======== Excerpt provided ========
Steindorff sees an indication that this election at Aix implied the election to
the Empire. He draws attention also to the title ‘King’ used of Henry before
his imperial coronation in the Acts emanating from the imperial Chancery in
Italy, as well as in those purely German; and to the fact that Henry was never
re-crowned as King of Italy. He argues therefore that contemporaries regarded
the act of Aix-la-Chapelle as binding the whole of Conrad's dominions, and as a
matter of fact this cannot be doubted.
On the death of Bishop Bruno
in April 1029, Henry, whose place as its duke was in Bavaria, was placed in
charge of a Bavarian, Bishop Egilbert of Freising. Egilbert had in the
early years of Henry II's reign taken active part in public affairs, but of
late he had devoted himself chiefly to provincial and ecclesiastical duties.
Under him Henry played his first part as independent ruler, basing his actions
on motives of justice rather than on those of policy. Conrad in 1030 had led an
unsuccessful expedition into Hungary; he was planning a new expedition when
Henry, “still a child”, taking counsel with the Bavarian princes but not with
his father, received the envoys of St Stephen and granted peace, “acting with
wisdom and justice”, says Wipo, “towards a king who,
though unjustly attacked, was the first to seek reconciliation”.
In 1031 Henry was present with
his father in the decisive campaign against the Poles. In 1032 Rodolph of
Burgundy died, after a long and feeble rule. Conrad, though he snatched a
coronation, had still to fight for his new kingdom against the nationalist and
Romance party supporting Odo II (Eudes) of Champagne,
and throughout 1032 the imperial diplomas point to Henry’s presence with his
father, in company with the Empress and Bishop Egilbert.
In the following years, Henry was deputed to act against the Slavs of the
North-East and against Bratislav of Bohemia. In
these, his first independent campaigns, he succeeded in restoring order. In
August 1034, Conrad was fully recognized as king by the Burgundian magnates,
and in this recognition the younger king was included. Henry had already in the
previous year come fully of age, the guardianship of Bishop Egilbert being brought to an end with grants of land in recognition of his services.
The deposition in 1035 of
Duke Adalbero of Carinthia led to a curious scene
between father and son. In the South the deposition was regarded as an
autocratic act (Herman of Reichenau curtly notes that Adalbero “having lost the imperial favor, was deprived likewise of his duchy”); and Bishop Egilbert won a promise from his late ward that he would not
consent to any act of injustice against the duke. The princes accordingly
refused to agree to the deposition without Henry’s consent, which Henry
withheld in spite of prayers and threats from Conrad. The Emperor was overcome
and finally borne unconscious from the hall; on his recovery, he knelt before
Henry and begged him to withdraw his refusal. Henry of course yielded, and the
brunt of the imperial anger fell on Bishop Egilbert.
========
(Exercise task 1)
According to the excerpt on Henry, who was put in charge of Henry when Bishop Bruno died in April 1029?
(Exercise task 2)
Please print the part of the excerpt on Henry starting with "On the death" and going on through "and ecclesiastical duties.".
The entries that follow the excerpt on Henry have no connection to it.
======== Entries provided ========
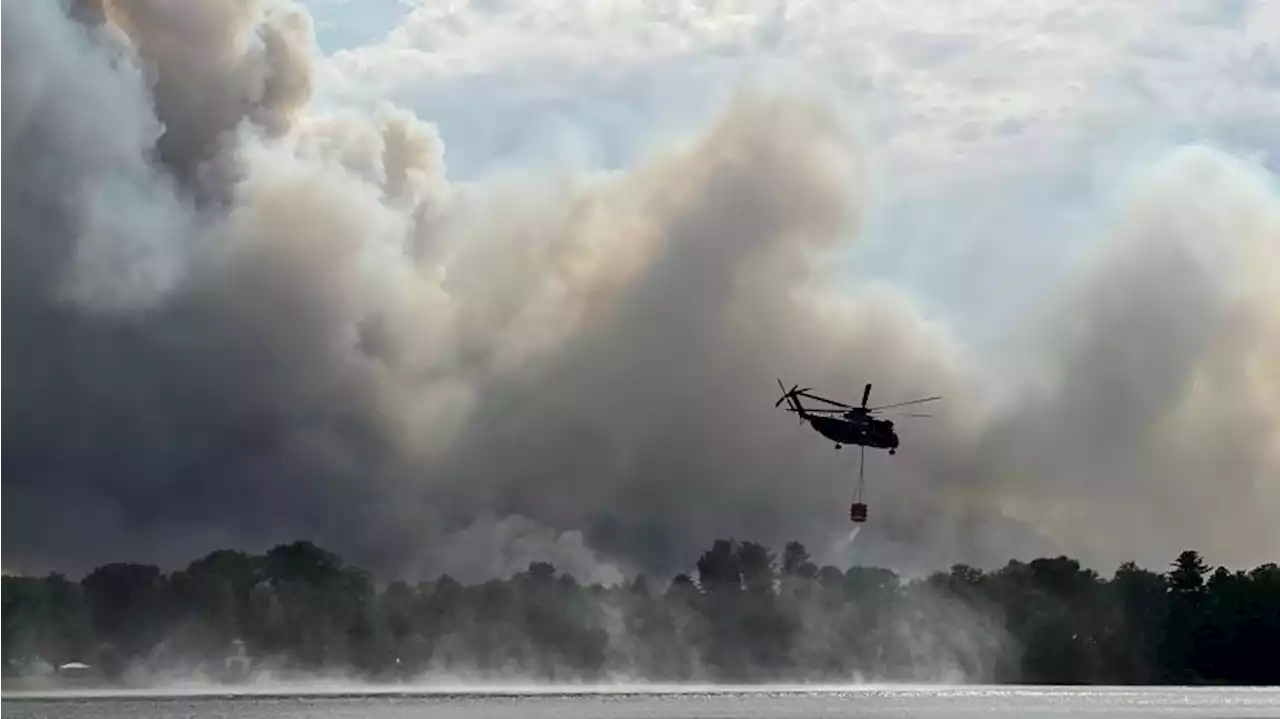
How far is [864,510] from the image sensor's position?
========
======== Entries provided ========
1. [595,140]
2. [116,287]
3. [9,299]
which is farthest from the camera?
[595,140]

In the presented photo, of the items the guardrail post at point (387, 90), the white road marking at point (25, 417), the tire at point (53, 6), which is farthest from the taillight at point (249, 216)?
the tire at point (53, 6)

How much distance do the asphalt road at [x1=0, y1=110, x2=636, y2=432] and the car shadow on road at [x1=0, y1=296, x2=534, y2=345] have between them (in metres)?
========
======== Entries provided ========
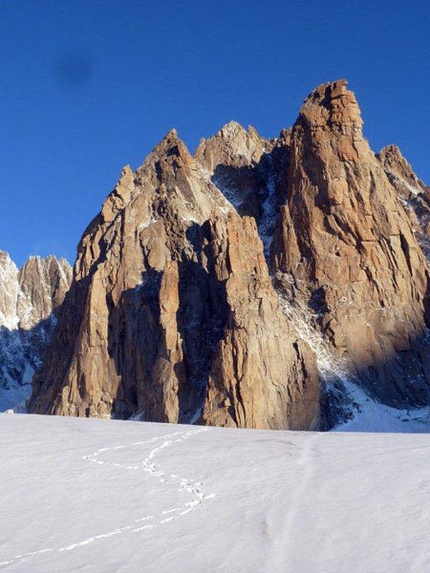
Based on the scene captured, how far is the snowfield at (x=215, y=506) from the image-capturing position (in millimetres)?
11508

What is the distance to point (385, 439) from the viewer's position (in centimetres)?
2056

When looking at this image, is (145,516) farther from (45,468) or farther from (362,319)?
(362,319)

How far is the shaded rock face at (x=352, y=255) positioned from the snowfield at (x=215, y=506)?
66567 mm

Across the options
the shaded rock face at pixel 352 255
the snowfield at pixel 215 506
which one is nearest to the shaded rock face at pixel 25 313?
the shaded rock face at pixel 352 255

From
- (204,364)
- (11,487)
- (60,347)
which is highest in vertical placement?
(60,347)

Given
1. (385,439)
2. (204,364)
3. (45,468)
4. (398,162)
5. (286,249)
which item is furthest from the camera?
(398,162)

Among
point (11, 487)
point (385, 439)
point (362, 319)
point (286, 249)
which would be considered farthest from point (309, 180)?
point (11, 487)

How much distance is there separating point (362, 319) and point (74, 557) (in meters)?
========
(Task output 1)
Bishop Egilbert of Freising

(Task output 2)
On the death of Bishop Bruno
in April 1029, Henry, whose place as its duke was in Bavaria, was placed in
charge of a Bavarian, Bishop Egilbert of Freising. Egilbert had in the
early years of Henry II's reign taken active part in public affairs, but of
late he had devoted himself chiefly to provincial and ecclesiastical duties.